◆ TEXT EXTRACT ◆
Using a neophyte library like the one at my university, Chicago’s—and before that, the University of Barcelona’s—alerted me to a key cultural concept: holdings. That possible memory of a particular state of culture and the world. That fragment you will never fully know of a whole that can never be reassembled. Holdings are often bottomless pits, places where unpublished manuscripts and the most important letters can exist without being seen (or worse, read) by anyone. At the pit bottom of the University of Chicago’s history, or simply on the foundation stone of its book collection, we find the first of many names to come: William Rainey Harper. His erudition and pedagogical experiments reached the ears of Rockefeller, who promised him $600,000 to create a center for higher education in the Midwest that could compete with Yale. In the end, $80 million came the University of Chicago’s way, because, in addition to writing Greek and Hebrew textbooks, Harper was spinning strategies so that the poor, and those who worked full-time, could get access to higher education. He was an excellent manager. He created the university press that survives to this day. On the other hand, the William Rainey Harper Memorial Library was closed in 2009. The message on LibraryThing couldn’t be starker:

University of Chicago—William Rainey Harper Library
Status: Defunct
Type: Library
Web site: www.lib.uchicago.edu/e/harper/
Description: On June 12 2009, the William Rainey Harper Memorial Library was closed, and its collections transferred to Regenstein Library.

Defunct library. The demise of a library as the final death of an individual who survived almost a century after his actual death. It makes you think there’s no word more pretentious than university.

In one of his now forgotten articles about literature, which I finally read the other day in the humanities library of the university where I work, Michel Butor writes: “a library offers us the world, but offers us a fake world, sometimes there are cracks, and reality rebels against books, through our eyes, a few words or even certain books, something strange that points to us and triggers the feeling that we are shut in.” I think he is right: a bookshop gives material form to the Platonic, capitalist idea of freedom, whereas a library is often more aristocratic and can sometimes be transformed “into a prison.” In our homes, thanks to, or through the fault of, bookshops, we imitate the libraries we have visited from childhood and construct our own bookish topography. Butor says: “By adding books we try to re-construct the whole surface, so windows appear.” In reality we add centimeters of thickness to the walls of our own labyrinth.

◆ DATA EXCERPT ◆

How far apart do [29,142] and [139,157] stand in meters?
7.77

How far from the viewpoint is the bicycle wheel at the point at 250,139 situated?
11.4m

◆ WORK INSTRUCTIONS ◆
A. According to the essay on libraries, on what date was the William Rainey Harper Memorial Library closed?
B. Write a continuation of the essay on libraries, picking up after its final sentence.

◆ TASK ANSWERS ◆
A. June 12, 2009

B.
*

Until now I had often been unable to find dispensable books, ones you could almost do without, on my own shelves; but the day I couldn’t find Nadja, one of those novels I have regularly dipped into over more than ten years, like Don Quixote, Heart of Darkness, Julio Cortázar’s Hopscotch, Thomas Mann’s The Magic Mountain, or David Grossman’s See Under: Love, I was forced to start worrying. In his famous essay “Unpacking My Library: A Talk about Book Collecting,” the urban nomad Walter Benjamin says that any collection oscillates between order and disorder. The like-minded Georges Perec sets out, in Thoughts of Sorts, an unarguable principle: “A library that is orderly, becomes disorderly: it’s the example I was given to explain entropy and I have verified it several times experimentally.” I must admit that in the four-and-a-half years that have passed since I moved to a flat in the Barcelona Ensanche I have accumulated books, and the odd set of shelves, without reordering my library’s overall structure. And now everything is horribly chaotic.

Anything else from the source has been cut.